A quarta Tendência, chamada de Construtivista, tem seus fundamentos na epistemologia genética piagetiana que tem influenciando em muito o ensino da Matemática. Essa influência, segundo Fiorentini (1995),

[...] de um modo geral, pode ser considerada positiva, pois trouxe maior embasamento teórico para a iniciação ao estudo da Matemática, substituindo a prática mecânica, mnemônica e associacionista em aritmética por uma prática pedagógica que visa, com o auxílio de materiais pedagógicos, à construção das estruturas do pensamento lógico-matemático e/ou à construção do conceito de número e dos conceitos relativos às quatro operações (FIORENTINI, 1995, p.18-19).

Na Tendência Construtivista, conforme Fiorentini (1995), prevalece à compreensão de que o conhecimento matemático tem origem na ação ativa e reflexiva do ser humano com a realidade e com as atividades educacionais que são propostas pelos professores.
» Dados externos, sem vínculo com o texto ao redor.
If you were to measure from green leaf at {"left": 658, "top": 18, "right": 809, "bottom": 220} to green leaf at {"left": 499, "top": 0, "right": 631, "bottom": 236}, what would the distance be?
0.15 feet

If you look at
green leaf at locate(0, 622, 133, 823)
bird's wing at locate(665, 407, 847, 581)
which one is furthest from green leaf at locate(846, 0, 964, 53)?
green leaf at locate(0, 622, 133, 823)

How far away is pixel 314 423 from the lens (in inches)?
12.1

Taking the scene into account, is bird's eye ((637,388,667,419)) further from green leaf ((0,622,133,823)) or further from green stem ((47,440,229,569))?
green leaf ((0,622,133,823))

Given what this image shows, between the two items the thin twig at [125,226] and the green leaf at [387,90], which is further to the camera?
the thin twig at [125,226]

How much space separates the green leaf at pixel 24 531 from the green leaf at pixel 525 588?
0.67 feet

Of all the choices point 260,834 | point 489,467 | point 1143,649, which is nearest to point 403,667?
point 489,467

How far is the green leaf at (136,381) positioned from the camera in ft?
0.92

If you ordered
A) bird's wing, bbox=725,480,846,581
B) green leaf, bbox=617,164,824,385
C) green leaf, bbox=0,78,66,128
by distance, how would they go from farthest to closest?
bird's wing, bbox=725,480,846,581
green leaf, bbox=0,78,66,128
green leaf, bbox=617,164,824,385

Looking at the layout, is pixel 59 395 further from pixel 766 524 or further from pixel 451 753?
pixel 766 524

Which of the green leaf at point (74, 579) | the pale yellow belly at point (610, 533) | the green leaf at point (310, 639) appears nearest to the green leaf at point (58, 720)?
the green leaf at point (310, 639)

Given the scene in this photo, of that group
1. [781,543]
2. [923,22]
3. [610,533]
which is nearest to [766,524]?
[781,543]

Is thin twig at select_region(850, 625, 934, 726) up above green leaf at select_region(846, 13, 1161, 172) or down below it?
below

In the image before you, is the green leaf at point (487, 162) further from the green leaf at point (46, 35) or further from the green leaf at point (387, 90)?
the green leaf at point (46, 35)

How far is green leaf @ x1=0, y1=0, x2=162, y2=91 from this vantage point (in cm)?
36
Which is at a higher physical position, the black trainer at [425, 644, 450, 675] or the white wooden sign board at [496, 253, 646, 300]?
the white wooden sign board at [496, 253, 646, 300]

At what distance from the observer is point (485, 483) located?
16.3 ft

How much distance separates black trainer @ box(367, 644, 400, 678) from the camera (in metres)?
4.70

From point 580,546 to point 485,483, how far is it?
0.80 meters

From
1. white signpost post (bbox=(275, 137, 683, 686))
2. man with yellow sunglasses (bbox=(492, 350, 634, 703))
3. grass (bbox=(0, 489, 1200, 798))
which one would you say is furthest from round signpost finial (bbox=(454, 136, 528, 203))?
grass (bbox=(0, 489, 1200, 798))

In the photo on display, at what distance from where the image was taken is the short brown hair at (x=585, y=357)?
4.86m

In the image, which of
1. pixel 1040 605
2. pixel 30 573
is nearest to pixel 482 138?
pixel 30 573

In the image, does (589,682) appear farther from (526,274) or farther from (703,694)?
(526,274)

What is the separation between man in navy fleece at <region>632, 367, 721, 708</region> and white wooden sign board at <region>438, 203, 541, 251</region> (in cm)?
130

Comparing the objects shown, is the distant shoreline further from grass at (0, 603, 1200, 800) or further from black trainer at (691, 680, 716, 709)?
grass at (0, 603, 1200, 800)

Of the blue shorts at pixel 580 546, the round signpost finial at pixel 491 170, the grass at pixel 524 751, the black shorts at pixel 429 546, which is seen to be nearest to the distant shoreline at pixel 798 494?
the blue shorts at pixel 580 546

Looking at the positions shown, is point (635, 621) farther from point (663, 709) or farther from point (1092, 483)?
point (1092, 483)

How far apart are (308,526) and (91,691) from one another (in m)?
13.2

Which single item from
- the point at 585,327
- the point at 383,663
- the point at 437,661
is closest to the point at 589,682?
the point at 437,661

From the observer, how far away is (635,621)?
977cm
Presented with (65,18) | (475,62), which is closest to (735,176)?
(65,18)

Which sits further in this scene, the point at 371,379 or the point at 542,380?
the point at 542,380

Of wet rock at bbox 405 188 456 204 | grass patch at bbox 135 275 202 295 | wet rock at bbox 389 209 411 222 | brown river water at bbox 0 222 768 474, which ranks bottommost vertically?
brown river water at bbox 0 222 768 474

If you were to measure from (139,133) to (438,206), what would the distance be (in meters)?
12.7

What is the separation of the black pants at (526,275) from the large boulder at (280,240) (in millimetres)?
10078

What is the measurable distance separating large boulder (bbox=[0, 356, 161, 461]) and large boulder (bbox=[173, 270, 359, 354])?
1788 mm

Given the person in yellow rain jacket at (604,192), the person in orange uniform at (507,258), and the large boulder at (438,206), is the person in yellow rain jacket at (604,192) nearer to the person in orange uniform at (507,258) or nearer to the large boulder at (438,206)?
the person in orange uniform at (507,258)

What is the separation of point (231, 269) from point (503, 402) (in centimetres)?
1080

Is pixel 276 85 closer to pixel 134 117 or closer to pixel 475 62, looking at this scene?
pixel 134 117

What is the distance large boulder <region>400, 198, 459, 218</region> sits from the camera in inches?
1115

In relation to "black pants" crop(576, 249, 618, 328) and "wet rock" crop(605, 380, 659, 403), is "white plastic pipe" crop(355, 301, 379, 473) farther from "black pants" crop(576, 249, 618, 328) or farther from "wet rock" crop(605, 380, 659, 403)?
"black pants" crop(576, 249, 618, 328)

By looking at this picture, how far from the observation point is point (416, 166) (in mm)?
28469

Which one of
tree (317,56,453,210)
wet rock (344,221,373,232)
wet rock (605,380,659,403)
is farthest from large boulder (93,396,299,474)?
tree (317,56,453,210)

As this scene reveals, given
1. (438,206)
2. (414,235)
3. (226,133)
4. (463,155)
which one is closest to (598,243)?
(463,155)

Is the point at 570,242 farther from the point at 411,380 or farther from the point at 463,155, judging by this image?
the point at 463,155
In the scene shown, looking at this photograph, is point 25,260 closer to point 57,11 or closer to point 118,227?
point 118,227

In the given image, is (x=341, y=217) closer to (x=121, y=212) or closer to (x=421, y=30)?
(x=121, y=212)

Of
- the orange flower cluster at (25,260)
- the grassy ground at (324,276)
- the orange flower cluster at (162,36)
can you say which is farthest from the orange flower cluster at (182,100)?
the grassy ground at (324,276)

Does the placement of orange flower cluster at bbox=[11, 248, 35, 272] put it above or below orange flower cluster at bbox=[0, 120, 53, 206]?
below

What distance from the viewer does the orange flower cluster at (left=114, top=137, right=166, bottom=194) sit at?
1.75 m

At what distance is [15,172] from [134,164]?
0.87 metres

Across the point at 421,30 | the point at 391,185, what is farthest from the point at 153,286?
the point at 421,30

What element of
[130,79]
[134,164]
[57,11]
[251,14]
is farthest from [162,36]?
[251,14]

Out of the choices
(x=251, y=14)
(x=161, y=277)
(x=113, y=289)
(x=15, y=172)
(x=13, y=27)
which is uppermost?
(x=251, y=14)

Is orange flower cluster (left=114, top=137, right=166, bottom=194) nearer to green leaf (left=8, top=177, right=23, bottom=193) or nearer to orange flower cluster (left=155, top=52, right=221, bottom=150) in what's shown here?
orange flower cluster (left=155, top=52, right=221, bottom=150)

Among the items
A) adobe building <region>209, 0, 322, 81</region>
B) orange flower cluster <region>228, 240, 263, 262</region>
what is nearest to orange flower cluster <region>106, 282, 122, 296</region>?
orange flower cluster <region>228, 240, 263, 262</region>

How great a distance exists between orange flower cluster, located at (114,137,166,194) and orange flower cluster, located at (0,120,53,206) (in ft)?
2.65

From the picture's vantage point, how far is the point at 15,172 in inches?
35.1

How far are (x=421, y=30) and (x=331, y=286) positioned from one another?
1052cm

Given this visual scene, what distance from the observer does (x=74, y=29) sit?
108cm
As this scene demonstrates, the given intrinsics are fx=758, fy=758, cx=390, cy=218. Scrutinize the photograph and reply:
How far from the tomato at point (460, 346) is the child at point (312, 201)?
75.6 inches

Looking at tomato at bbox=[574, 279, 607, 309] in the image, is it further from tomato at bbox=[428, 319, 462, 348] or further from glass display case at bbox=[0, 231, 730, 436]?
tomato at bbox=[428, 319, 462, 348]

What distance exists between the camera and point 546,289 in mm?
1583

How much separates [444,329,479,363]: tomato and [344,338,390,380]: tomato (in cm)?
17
Essa concepção, portanto, se contrapõe àquela concebida pelos empírico-ativistas que entendem que o conhecimento é adquirido do mundo físico por meio dos sentidos.

Para Fiorentini (1995), a principal finalidade do ensino da Matemática, na perspectiva construtivista, é criar e desenvolver certas ações educativas que priorizam a construção e desenvolvimento das estruturas básicas da inteligência de tal forma que o aluno aprenda a aprender.

Os conteúdos nessa Tendência,

[...] passam a desempenhar papel de meios úteis, mas não indispensáveis para a construção e desenvolvimento das estruturas básicas da inteligência. Ou seja, o importante não é aprender isso ou aquilo, mas sim aprender a aprender e desenvolver o pensamento lógico-formal (FIORENTINI, 1995, p. 21).

No construtivismo, valoriza-se o papel do aluno no desenvolvimento da prática pedagógica. É fundamental que ele participe ativamente de todo o processo de ensino e aprendizagem, agindo, tomando a iniciativa, buscando o saber. Para garantir que ocorra de fato o envolvimento do aluno no processo educativo, estimula-se o trabalho em equipe, a troca de idéias entre alunos e entre eles e os professores.

Nessa Tendência, de acordo com Fiorentini (1995), o papel do professor é de interação. O mestre é um profissional da educação que está sempre junto ao aluno, com o aluno, ao lado de todos, pois no entendimento do construtivismo para a efetivação de uma prática pedagógica de qualidade, todos devem trabalhar em conjunto, participar, debater e analisar o que estão fazendo.

E, finalmente, no que se refere à Tendência Socioetnocultural, segundo Fiorentini (1995), ela tem como principal característica a valorização do saber popular, da experiência de vida do sujeito e da sua capacidade de produzir saberes sobre a realidade, como fundamentais para o ensino da Matemática.

O conhecimento matemático, portanto,

[...] deixa de ser visto, como faziam as tendências formalistas, como um conhecimento pronto, acabado e isolado do mundo. Ao contrário, passa a ser visto como um saber prático, relativo, não-universal e dinâmico, produzido histórico-culturalmente nas diferentes práticas sociais, podendo aparecer sistematizado ou não (FIORENTINI, 1995, p. 26).

Nessa Tendência, o ponto de partida do processo de ensino e de aprendizagem são os problemas que emergem da realidade. Esses problemas são identificados e estudados comumente entre professor e aluno, com base no diálogo, na troca de experiência, atendendo sempre a iniciativa do discente.

Portanto, a problematização das diferentes situações que emergem da realidade do educando é, na Tendência Socioetnocultural, a principal metodologia de ensino e “o aluno terá uma aprendizagem mais significativa e efetiva da Matemática se essa estiver relacionada ao seu cotidiano e a sua cultura. Ou seja, o processo de aprendizagem dar-se-ia a partir da compreensão/ sistematização do modo de pensar e de saber do aluno” (FIORENTINI, 1995, p. 26).